##### Text segment

LGBTQ nonprofits fear 'disastrous' losses under new tax plan
By Julie Moreau
Every year, Americans donate billions of dollars to charitable organizations and catch a break from the IRS in the form of a tax deduction. However, the new Republican tax law, which was signed by President Donald Trump last month, may lower Americans’ incentives to donate in 2018 and beyond.
The plan, which will mostly take effect this month, includes several provisions — such as the doubling of both the standard deduction and the estate tax exemption — that will reduce economic incentives to make donations to nonprofit organizations.
Many LGBTQ groups are registered with the IRS as 501(c)(3) organizations, meaning donations to these nonprofits are tax deductible. And while the new bill raises concerns about the future of charitable giving, many LGBTQ groups since Trump's election have reported noticeable increases in giving, especially from larger donors, which could offset losses.
The standard deduction will increase from $6,350 to $12,000 for individuals and $12,700 to $24,000 for couples. The Tax Policy Center estimates that up to 33 million more people will opt for the standard deduction in 2018 than did in 2017. By opting for the standard deduction, you can’t write off certain things, like charitable donations.

##########
##### Material provided

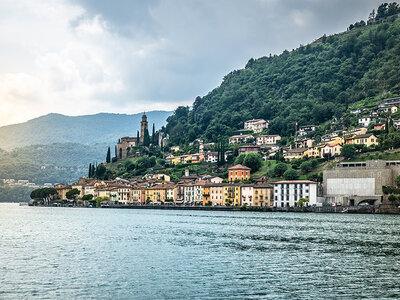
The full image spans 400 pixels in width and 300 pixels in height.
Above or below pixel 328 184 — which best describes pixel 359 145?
above

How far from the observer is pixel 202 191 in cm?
11500

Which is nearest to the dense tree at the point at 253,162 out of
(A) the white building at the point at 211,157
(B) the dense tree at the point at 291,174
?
(B) the dense tree at the point at 291,174

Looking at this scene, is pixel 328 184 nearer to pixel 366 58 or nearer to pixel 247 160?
pixel 247 160

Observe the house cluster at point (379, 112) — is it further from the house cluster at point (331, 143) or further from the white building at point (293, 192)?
the white building at point (293, 192)

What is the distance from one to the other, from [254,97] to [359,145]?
92128 millimetres

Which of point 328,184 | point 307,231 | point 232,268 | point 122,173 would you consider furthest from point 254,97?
point 232,268

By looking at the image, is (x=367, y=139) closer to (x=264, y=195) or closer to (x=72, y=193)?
(x=264, y=195)

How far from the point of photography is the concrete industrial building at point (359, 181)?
93.5 m

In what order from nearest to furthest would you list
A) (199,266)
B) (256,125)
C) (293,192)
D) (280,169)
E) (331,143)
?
(199,266) < (293,192) < (280,169) < (331,143) < (256,125)

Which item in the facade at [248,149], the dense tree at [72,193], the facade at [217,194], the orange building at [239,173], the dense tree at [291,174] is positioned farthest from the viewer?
the dense tree at [72,193]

##########

#### [Written instruction]
Write what comes next in the news article on LGBTQ nonprofits and the new tax law, starting after its final sentence. The rows have no role in this.

#### [Answer for this exercise]
“If you no longer have the incentive to give, all the research and all the past history shows that people will continue to give to charitable causes, but they won’t give as much,” Delaney said. “If you give $500 a year to local food bank or domestic violence center … you may say, ‘These causes are really important to me, but I only want to give $400, because I’m not getting any recognition for what I’m doing for my local community.”
Elizabeth Koke, creative director at Housing Works, a nonprofit serving individuals with HIV/AIDS in New York City, said her organization’s most common contributions are tax-deductible donations to the organization’s thrift stories.
“Every time someone donates clothes or makes a contribution, all that money goes to the services we provide, [including] job training, over 200 units of supportive housing for folks living with HIV, outreach programs and harm reduction programs, [and a] drop-in center for homeless LGBTQ youth,” Koke explained, adding Housing Works’ programs serve thousands of New Yorkers each year.
The doubling of the standard deduction, coupled with other provisions, such as the capping of state and local tax deductions at $10,000, according to Delaney, will “create great pain for individuals across America who depend on nonprofits.”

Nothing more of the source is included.